Whereas Bill & Ted's Excellent Adventure relies on a misplaced in time storyline, Bill & Ted's Bogus Journey relies on a misplaced in death storyline. The Grim Reaper is clearly a parody of Ingmar Bergman's The Seventh Seal, though he's a lot less boring and quite spiteful in losing to Bill and Ted.
One interesting thing about this movie is that it goes a long way to show how Bill and Ted are largely the same person. When they propose to the girls, they give basically the same speech and ask, "Will you marry us." We also see them using the same lines at the same time. The first film was designed to keep them from separating, though perhaps if they did, they would become separate people... which would ruin the future.
One final piece of trivia that I noticed with my nerd-dar, the future school that Rufus teaches at is the Japanese Gardens at the Tillman Water Reclamation Plant in Van Nuys, CA. This site has also been used many times in the Star Trek series, most notably as Starfleet Academy. Later in the film, Bill and Ted are watching an episode of Star Trek where Kirk fights a Gorn at Vasquez Rocks, they are later taken there by their robot doppelgangers. This reference is more direct though, since they're purposefully drawing our attention to the same location.3
De Nomolos: Time will tell.
Rufus: Time has told.
De Nomolos: Then I will go back and change it.
1. Scrubs calls this "Guy Love", but I prefer the term bromance.

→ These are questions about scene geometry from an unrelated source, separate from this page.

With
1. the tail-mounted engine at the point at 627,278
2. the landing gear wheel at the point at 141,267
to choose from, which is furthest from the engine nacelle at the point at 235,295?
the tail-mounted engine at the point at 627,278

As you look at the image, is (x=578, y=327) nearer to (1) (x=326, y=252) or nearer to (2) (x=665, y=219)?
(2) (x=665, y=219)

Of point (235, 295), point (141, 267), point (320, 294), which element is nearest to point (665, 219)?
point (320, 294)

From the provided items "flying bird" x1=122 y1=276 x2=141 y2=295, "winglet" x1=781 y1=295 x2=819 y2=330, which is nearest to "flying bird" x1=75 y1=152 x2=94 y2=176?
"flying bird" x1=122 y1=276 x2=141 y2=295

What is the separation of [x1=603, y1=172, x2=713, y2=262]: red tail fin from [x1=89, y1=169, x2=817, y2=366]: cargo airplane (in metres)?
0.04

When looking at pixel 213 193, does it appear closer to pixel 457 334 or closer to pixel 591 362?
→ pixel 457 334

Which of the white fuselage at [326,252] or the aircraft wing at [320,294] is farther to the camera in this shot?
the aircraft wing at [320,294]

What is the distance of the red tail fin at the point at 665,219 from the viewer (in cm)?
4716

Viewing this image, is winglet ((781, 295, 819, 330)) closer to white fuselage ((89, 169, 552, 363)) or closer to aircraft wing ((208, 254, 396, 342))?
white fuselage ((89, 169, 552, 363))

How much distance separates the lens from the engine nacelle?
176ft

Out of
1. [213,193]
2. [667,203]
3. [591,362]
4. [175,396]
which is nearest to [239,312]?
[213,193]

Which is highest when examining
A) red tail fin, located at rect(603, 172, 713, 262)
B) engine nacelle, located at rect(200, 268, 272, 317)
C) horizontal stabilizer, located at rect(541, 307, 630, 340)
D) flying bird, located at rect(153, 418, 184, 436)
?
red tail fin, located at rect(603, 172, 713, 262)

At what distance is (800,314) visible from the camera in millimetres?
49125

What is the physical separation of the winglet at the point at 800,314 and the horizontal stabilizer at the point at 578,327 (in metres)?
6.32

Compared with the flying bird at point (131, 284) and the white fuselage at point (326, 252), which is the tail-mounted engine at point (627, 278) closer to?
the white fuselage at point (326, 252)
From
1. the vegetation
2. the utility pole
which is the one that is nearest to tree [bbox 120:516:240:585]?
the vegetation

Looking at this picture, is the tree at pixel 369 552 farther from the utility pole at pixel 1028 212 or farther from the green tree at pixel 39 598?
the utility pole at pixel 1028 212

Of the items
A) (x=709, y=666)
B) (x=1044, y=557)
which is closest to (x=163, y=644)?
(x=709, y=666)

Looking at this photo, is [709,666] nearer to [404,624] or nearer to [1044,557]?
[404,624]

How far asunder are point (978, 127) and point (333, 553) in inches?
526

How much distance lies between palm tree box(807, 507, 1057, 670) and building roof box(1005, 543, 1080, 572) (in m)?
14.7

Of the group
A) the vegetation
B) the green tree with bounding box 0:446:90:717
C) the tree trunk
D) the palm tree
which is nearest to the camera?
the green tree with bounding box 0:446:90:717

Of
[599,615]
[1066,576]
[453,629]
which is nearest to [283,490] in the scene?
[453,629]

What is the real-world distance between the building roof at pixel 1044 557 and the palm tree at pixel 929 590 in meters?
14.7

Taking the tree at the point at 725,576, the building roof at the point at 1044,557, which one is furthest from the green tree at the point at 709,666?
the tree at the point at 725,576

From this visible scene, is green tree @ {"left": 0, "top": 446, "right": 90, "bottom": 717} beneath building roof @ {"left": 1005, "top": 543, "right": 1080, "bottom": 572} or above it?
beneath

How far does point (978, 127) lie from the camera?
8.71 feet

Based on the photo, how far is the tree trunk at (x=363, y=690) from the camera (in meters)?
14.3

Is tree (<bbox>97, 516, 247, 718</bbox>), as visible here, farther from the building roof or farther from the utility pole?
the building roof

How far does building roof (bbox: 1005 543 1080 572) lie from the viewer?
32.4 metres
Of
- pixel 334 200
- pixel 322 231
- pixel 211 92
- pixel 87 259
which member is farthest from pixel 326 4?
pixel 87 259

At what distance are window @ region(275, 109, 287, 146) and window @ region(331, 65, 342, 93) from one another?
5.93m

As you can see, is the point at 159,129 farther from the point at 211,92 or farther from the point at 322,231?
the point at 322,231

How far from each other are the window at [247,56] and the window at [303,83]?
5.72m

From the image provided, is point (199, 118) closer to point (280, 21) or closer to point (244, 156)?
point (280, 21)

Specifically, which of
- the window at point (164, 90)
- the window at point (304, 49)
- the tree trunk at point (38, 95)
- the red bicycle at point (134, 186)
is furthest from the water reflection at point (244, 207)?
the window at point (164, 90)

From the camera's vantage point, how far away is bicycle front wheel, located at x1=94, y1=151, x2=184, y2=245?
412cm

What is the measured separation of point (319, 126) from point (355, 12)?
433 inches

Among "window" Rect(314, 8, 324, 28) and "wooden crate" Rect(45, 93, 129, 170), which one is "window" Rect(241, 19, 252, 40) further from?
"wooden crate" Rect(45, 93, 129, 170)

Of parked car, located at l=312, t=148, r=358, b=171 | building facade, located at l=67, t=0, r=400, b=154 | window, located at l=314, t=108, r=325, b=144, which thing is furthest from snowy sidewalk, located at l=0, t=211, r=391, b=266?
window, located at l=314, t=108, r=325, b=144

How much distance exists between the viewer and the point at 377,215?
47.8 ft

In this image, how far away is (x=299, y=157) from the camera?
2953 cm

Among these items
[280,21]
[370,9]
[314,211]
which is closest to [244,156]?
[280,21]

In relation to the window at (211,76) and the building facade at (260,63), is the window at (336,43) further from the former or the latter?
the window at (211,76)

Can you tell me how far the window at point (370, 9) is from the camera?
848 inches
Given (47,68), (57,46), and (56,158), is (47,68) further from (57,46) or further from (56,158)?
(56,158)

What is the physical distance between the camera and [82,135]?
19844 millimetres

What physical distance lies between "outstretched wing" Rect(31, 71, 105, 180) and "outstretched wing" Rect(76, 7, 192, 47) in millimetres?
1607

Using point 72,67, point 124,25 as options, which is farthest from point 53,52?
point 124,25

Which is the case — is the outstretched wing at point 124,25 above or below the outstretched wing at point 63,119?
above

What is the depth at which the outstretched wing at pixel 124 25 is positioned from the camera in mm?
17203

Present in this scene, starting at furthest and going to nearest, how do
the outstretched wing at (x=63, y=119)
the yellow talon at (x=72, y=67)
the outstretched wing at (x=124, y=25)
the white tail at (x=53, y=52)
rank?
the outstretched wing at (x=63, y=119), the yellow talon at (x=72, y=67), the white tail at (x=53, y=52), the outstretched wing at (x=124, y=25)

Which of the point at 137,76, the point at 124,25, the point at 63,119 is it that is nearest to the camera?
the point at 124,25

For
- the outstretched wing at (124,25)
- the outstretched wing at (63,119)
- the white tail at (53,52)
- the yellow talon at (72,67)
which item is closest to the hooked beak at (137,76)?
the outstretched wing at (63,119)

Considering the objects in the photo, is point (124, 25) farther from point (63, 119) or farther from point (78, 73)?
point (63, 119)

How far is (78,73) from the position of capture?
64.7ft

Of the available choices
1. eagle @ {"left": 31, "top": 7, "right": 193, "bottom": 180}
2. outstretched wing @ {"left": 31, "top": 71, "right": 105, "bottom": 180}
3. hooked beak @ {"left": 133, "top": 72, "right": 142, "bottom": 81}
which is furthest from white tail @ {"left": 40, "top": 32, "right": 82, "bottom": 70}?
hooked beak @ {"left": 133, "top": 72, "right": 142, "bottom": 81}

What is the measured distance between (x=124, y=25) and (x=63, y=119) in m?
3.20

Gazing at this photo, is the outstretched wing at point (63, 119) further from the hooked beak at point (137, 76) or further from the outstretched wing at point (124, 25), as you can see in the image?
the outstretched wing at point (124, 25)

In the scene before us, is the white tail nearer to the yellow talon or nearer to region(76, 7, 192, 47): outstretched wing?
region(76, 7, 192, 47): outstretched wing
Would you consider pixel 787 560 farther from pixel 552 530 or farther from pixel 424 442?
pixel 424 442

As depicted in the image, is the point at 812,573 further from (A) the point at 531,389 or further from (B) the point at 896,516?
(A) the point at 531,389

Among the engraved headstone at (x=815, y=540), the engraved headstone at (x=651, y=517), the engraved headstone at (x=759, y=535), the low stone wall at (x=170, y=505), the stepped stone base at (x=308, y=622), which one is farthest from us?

2. Of course, it's only a matter of time before Bros start having sex with each other that will somehow be not-gay. See Dude, You're a Fag by C.J. Pascoe for further reading on the usage of the term "fag" by high school males.
3. And to complete this nerd-out, Vasquez Rocks is also where the space ship was kept on the TV series Roswell. Coincidentally William Sadler who plays Death in Bill & Ted's Bogus Journey played the Sheriff on Roswell!